***** MATERIAL

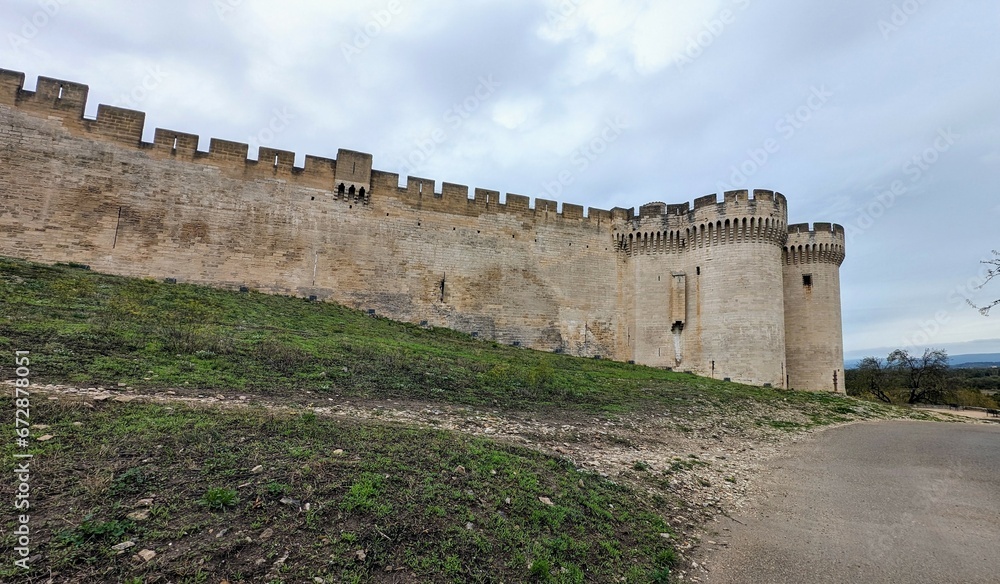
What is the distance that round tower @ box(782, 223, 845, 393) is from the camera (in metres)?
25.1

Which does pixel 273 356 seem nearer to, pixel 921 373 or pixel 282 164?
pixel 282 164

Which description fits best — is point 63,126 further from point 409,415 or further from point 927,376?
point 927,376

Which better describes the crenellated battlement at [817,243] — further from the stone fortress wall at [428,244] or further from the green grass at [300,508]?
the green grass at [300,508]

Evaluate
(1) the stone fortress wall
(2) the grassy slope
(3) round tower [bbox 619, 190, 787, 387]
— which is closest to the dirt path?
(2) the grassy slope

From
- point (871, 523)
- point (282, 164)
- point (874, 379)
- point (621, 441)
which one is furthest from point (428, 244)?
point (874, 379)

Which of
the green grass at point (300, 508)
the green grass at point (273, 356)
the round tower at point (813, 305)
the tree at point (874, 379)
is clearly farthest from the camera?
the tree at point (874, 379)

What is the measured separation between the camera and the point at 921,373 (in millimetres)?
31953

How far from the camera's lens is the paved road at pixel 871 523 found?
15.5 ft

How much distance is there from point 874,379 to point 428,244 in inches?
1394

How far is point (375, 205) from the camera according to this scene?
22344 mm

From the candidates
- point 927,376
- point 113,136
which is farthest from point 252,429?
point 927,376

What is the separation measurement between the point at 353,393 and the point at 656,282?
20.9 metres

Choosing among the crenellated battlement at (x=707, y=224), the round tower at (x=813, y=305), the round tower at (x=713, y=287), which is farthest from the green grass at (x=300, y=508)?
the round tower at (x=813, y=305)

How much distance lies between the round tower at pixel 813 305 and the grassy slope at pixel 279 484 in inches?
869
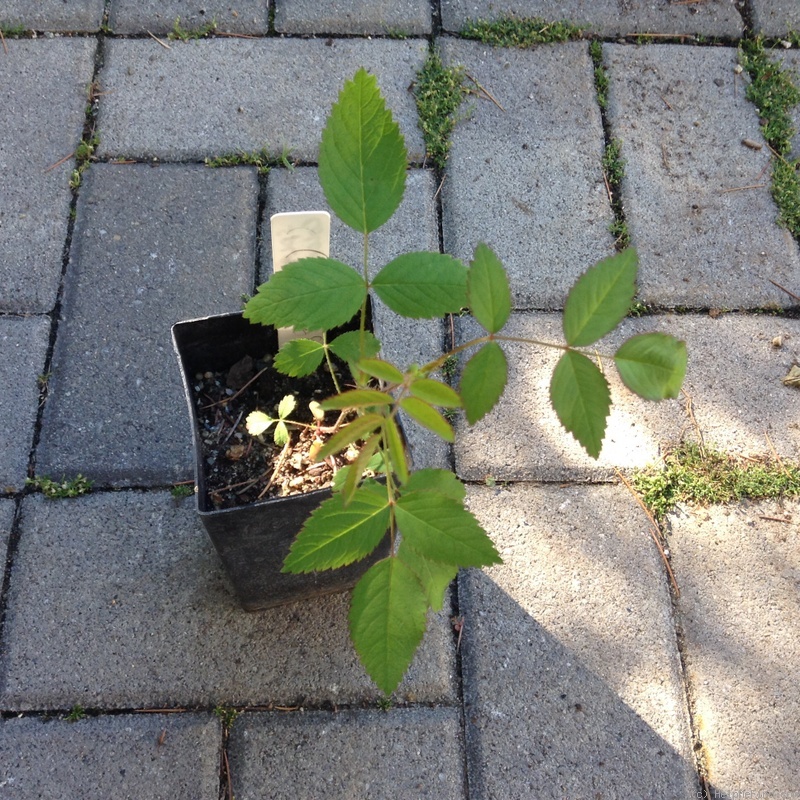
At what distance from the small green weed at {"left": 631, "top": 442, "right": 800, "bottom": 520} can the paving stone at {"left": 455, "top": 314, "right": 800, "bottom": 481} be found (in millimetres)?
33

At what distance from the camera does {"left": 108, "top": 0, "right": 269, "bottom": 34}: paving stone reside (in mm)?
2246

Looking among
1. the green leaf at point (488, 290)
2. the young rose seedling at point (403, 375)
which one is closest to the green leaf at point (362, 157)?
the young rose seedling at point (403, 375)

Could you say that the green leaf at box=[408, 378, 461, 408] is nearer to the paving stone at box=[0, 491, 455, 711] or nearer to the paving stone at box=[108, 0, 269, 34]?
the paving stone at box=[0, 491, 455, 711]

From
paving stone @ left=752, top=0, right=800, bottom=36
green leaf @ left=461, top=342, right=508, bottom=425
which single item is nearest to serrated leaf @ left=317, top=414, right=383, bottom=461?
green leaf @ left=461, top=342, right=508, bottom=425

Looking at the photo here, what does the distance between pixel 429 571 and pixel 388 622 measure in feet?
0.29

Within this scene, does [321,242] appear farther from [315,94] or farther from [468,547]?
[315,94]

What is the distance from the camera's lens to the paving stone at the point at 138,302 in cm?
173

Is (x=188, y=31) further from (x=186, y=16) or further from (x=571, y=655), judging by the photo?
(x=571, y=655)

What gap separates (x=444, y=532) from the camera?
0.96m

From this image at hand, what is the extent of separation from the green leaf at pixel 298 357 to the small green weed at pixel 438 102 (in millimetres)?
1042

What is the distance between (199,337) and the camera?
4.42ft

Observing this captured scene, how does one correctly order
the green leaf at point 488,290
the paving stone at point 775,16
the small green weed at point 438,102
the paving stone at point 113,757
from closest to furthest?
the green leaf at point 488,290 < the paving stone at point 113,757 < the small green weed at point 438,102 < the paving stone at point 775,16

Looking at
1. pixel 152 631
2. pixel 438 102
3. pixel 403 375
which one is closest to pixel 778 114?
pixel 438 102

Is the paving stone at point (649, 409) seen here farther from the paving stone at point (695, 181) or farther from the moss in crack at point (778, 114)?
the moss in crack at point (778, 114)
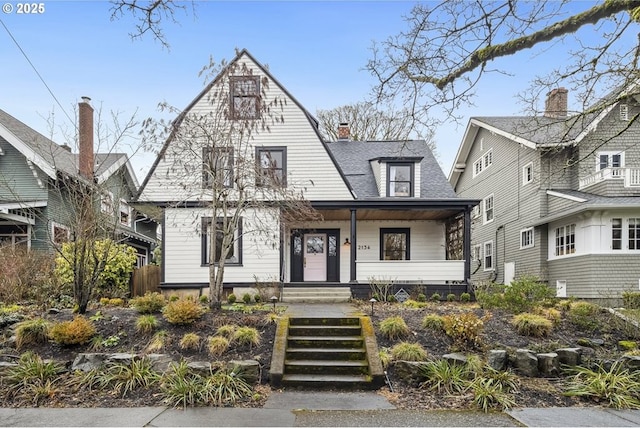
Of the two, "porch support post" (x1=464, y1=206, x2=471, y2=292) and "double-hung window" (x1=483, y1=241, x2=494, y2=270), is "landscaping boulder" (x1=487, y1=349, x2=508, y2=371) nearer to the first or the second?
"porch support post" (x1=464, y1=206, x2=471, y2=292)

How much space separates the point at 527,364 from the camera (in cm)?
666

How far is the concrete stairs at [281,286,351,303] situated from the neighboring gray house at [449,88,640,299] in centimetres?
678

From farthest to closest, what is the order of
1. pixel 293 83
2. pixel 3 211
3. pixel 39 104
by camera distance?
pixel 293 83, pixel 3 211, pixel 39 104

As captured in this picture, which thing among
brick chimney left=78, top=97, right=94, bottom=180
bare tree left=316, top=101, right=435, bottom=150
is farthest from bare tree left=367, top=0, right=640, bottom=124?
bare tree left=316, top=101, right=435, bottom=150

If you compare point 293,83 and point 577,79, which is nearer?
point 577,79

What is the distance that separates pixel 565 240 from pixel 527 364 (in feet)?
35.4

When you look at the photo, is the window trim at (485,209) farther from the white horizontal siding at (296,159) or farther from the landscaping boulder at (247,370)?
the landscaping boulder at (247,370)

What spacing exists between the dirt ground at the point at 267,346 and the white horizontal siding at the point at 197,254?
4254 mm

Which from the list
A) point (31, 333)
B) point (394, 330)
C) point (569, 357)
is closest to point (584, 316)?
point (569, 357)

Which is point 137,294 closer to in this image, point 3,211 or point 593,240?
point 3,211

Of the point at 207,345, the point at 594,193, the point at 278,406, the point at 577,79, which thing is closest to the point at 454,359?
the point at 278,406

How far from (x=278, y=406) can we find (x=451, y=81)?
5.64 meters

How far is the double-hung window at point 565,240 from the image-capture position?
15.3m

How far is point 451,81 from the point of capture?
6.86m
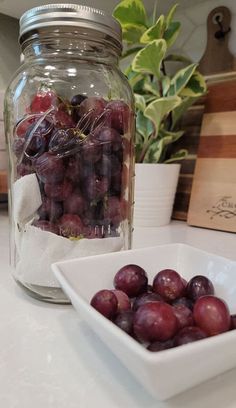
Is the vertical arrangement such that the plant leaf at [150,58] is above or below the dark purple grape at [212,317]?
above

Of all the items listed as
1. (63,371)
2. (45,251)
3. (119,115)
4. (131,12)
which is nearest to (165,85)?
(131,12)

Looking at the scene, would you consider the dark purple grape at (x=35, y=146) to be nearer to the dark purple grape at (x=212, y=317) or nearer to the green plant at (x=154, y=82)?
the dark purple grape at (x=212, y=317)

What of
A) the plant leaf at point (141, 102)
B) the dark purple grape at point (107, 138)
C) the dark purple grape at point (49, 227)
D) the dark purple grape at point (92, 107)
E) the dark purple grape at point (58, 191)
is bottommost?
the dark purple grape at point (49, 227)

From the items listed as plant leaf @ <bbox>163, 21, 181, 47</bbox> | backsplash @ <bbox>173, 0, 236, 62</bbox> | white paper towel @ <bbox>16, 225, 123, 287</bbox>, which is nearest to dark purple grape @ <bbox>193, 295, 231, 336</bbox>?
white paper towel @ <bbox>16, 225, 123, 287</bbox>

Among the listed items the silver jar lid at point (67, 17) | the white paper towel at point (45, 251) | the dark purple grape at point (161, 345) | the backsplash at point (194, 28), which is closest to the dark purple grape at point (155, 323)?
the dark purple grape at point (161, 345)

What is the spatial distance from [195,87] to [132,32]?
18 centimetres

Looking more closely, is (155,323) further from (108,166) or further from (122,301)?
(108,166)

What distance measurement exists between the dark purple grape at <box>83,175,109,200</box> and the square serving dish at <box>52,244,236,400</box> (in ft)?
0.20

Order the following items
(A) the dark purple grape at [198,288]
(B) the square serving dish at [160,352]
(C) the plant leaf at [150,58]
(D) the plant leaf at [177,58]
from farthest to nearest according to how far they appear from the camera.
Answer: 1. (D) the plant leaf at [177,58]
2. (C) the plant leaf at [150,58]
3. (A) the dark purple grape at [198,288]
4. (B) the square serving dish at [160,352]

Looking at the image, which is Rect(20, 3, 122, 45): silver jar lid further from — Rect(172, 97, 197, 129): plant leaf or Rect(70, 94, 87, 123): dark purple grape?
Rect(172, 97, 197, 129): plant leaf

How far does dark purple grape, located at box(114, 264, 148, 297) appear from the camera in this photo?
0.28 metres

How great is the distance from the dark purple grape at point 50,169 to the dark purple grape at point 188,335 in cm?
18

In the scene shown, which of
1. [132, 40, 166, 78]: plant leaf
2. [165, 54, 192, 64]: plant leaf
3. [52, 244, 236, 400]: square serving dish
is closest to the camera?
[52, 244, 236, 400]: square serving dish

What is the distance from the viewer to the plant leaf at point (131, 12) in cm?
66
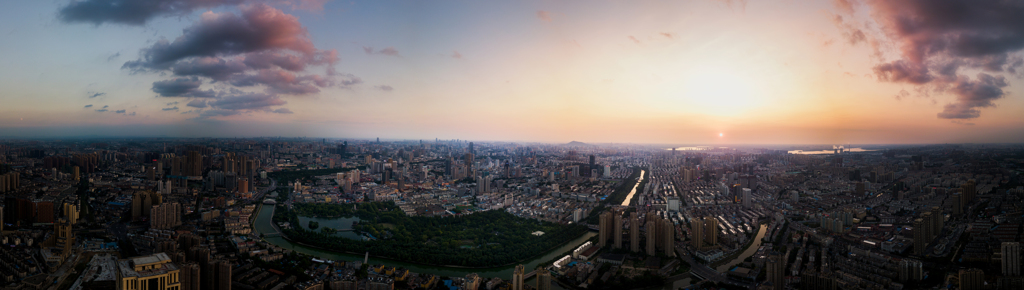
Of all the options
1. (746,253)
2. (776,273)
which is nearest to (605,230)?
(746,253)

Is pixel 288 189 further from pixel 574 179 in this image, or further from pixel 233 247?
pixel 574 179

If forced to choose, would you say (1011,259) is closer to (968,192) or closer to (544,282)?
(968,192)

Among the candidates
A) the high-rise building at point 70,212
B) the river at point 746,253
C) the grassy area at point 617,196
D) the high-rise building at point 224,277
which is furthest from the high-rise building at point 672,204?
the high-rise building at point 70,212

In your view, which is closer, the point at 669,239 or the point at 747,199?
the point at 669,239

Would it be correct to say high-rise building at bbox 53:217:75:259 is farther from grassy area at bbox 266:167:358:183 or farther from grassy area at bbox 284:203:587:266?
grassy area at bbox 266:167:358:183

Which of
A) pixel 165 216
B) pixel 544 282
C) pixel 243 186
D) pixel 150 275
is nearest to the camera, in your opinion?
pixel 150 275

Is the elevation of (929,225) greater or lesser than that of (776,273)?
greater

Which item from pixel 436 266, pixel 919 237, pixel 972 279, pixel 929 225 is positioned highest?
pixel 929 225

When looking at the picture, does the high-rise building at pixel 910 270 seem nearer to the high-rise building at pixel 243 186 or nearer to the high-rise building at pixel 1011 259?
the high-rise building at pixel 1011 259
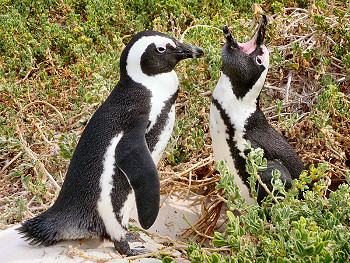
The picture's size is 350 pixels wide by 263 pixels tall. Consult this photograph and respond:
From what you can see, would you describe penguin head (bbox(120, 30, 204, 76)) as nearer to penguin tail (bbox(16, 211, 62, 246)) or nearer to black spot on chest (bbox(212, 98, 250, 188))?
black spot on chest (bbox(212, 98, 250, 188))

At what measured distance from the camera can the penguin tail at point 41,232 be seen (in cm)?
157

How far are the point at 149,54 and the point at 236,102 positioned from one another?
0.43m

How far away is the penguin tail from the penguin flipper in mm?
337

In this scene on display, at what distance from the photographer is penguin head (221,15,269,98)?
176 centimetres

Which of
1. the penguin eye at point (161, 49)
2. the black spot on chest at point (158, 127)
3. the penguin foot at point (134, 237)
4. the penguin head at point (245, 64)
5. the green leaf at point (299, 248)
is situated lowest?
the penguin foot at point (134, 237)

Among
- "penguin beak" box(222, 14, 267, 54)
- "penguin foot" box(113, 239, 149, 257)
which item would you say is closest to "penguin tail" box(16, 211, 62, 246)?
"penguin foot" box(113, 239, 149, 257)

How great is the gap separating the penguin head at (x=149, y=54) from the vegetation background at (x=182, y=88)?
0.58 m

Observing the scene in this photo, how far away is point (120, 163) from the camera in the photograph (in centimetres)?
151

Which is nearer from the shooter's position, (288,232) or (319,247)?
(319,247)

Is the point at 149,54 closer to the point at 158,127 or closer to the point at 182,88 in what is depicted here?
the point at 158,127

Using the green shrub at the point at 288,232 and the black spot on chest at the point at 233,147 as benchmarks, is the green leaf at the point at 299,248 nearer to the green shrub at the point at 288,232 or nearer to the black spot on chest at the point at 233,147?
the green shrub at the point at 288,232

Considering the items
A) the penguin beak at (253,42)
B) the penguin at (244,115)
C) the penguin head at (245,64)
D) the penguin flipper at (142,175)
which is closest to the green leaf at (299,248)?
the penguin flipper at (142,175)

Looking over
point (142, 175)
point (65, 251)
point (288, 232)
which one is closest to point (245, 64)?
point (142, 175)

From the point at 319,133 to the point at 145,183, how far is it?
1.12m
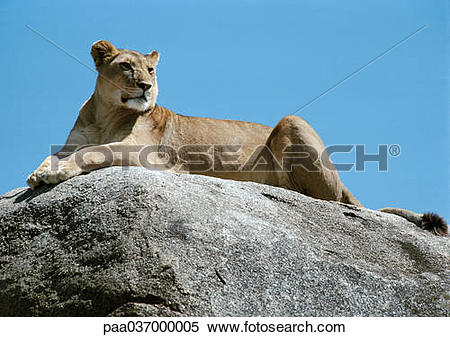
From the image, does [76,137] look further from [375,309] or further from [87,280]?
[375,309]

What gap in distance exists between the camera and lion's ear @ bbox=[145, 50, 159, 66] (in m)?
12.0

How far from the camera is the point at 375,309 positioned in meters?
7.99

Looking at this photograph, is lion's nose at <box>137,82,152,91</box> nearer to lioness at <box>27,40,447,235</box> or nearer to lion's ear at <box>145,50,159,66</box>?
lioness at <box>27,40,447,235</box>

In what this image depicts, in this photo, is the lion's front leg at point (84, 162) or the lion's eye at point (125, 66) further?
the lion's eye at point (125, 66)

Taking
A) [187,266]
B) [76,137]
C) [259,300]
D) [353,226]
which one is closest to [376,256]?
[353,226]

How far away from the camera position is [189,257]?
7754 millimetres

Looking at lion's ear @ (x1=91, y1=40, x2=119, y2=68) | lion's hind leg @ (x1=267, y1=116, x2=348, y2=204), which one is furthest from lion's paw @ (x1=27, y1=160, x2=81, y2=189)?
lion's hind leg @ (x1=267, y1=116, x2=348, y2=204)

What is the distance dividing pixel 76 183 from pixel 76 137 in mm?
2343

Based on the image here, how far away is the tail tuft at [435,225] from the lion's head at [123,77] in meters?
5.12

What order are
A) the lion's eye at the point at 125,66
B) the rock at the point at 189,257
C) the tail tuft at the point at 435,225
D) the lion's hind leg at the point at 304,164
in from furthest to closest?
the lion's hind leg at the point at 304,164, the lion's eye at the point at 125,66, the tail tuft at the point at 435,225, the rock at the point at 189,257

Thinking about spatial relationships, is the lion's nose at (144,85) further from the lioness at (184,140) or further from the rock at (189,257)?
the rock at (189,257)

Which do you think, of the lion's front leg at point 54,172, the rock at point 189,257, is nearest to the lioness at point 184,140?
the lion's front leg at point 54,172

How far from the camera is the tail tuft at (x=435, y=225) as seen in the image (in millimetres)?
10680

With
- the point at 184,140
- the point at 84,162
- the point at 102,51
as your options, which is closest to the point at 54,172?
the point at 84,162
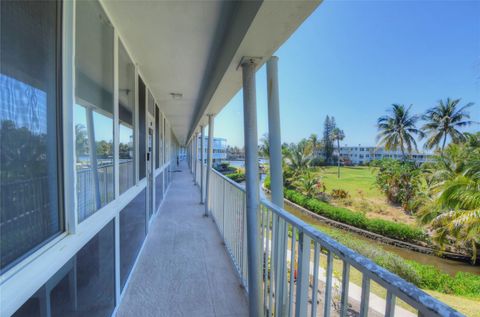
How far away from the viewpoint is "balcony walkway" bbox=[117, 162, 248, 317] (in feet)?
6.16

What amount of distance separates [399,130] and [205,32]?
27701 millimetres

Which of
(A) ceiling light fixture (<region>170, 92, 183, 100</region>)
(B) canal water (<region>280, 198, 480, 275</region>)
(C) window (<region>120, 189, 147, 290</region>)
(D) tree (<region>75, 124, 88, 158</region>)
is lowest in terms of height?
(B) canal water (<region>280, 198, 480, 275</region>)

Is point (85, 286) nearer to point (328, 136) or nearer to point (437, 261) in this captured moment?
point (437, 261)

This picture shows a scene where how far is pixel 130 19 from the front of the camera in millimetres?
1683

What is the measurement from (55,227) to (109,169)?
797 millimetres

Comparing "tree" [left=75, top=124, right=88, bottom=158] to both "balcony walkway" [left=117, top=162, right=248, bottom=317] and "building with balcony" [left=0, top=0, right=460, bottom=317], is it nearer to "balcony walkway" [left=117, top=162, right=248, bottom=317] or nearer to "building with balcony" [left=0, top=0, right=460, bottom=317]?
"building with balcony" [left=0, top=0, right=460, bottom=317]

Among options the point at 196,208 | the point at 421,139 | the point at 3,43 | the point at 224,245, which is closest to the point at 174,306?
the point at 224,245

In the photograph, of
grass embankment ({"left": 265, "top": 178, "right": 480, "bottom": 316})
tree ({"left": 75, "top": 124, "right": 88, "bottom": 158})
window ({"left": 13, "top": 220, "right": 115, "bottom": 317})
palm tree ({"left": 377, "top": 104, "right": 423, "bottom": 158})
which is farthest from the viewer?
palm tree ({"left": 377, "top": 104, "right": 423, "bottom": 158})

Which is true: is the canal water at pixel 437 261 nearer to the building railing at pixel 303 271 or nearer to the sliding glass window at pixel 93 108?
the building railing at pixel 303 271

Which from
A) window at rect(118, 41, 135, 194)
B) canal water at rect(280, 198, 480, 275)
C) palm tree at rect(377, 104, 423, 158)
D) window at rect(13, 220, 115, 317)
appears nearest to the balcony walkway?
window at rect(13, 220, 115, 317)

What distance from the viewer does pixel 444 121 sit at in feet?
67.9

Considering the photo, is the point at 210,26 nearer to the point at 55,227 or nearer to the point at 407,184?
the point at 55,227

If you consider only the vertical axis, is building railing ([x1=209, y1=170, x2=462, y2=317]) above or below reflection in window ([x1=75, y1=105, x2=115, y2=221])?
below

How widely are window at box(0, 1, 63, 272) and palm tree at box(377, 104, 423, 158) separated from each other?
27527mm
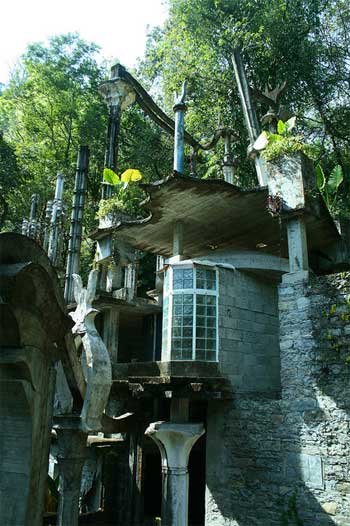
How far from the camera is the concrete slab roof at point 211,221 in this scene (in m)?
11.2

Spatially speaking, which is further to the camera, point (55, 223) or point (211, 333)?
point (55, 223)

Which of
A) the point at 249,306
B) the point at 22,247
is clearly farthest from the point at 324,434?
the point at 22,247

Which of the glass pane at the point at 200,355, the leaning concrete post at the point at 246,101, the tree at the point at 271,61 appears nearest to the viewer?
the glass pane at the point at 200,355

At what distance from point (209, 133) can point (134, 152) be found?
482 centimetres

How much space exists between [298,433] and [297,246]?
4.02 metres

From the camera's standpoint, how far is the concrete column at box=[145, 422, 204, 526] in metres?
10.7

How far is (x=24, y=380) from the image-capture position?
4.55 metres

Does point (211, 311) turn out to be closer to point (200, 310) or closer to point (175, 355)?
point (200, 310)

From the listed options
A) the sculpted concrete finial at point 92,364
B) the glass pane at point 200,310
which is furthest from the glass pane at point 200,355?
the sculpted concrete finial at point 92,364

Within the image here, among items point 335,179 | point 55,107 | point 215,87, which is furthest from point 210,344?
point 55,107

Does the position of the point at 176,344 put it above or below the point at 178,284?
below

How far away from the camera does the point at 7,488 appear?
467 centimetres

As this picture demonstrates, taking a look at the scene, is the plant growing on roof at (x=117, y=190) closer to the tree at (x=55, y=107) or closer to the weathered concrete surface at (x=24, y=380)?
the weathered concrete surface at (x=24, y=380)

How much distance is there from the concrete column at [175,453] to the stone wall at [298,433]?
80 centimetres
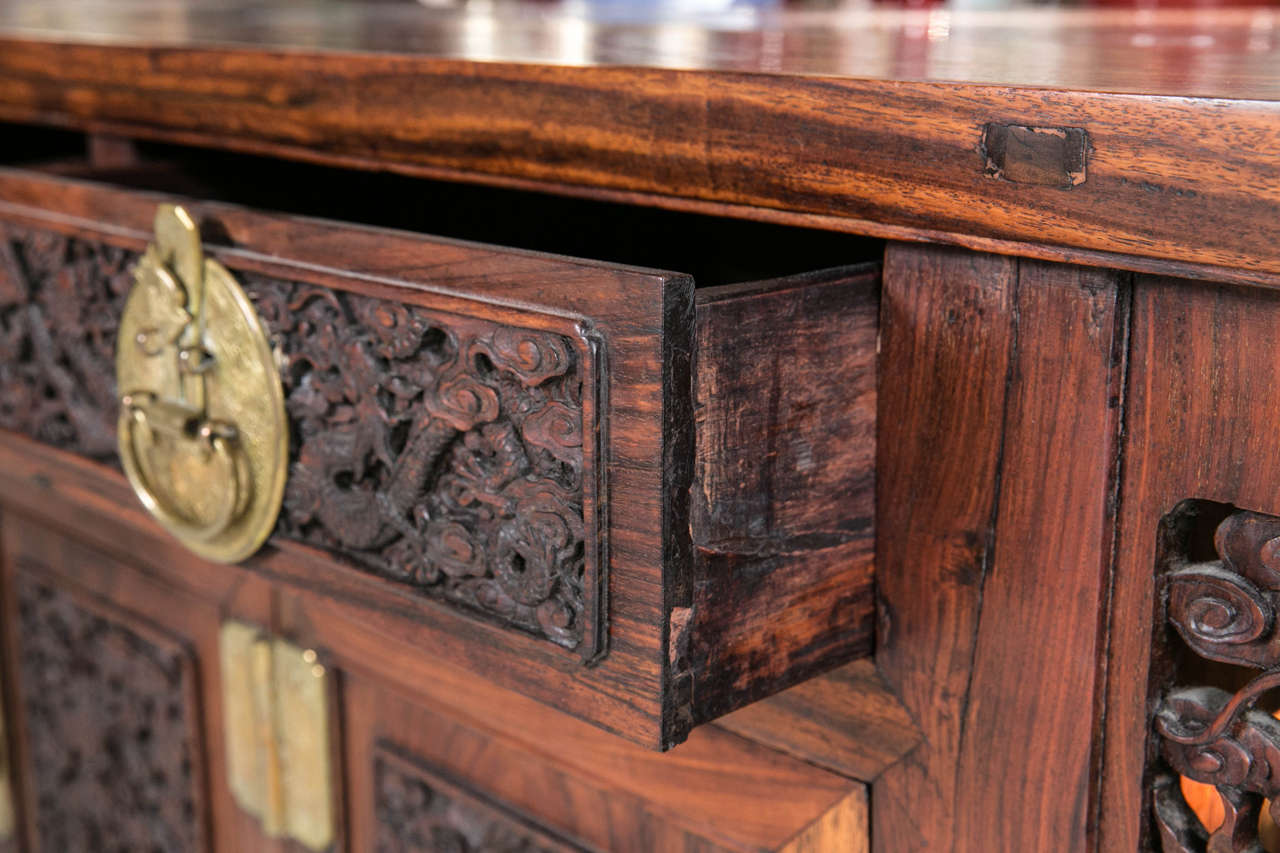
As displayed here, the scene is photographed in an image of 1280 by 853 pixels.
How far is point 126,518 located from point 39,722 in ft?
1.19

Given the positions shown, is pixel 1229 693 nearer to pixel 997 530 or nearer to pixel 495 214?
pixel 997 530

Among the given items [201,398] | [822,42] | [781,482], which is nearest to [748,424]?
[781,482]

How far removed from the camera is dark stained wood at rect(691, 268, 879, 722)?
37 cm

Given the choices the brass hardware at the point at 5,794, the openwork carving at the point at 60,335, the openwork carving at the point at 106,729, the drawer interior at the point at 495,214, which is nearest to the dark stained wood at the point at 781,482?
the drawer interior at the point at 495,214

**********

Reproduce the records above exactly, starting with the line that contains "As displayed here, the" and ending with the last line.

As displayed here, the scene is photographed in an image of 1280 by 853 pixels.
How far is point 126,518 located from point 39,722 in ft?
1.19

Given the positions shown, is pixel 1229 693 nearer to pixel 997 530 or nearer to pixel 495 214?
pixel 997 530

Among the given items [201,398] | [822,42] | [781,482], which is nearest to [748,424]?
[781,482]

How far removed from the camera is dark stained wood at rect(691, 268, 879, 722)?
37 cm

Given the choices the brass hardware at the point at 5,794, the openwork carving at the point at 60,335, the openwork carving at the point at 106,729, the drawer interior at the point at 495,214, which is nearest to the dark stained wood at the point at 781,482?
the drawer interior at the point at 495,214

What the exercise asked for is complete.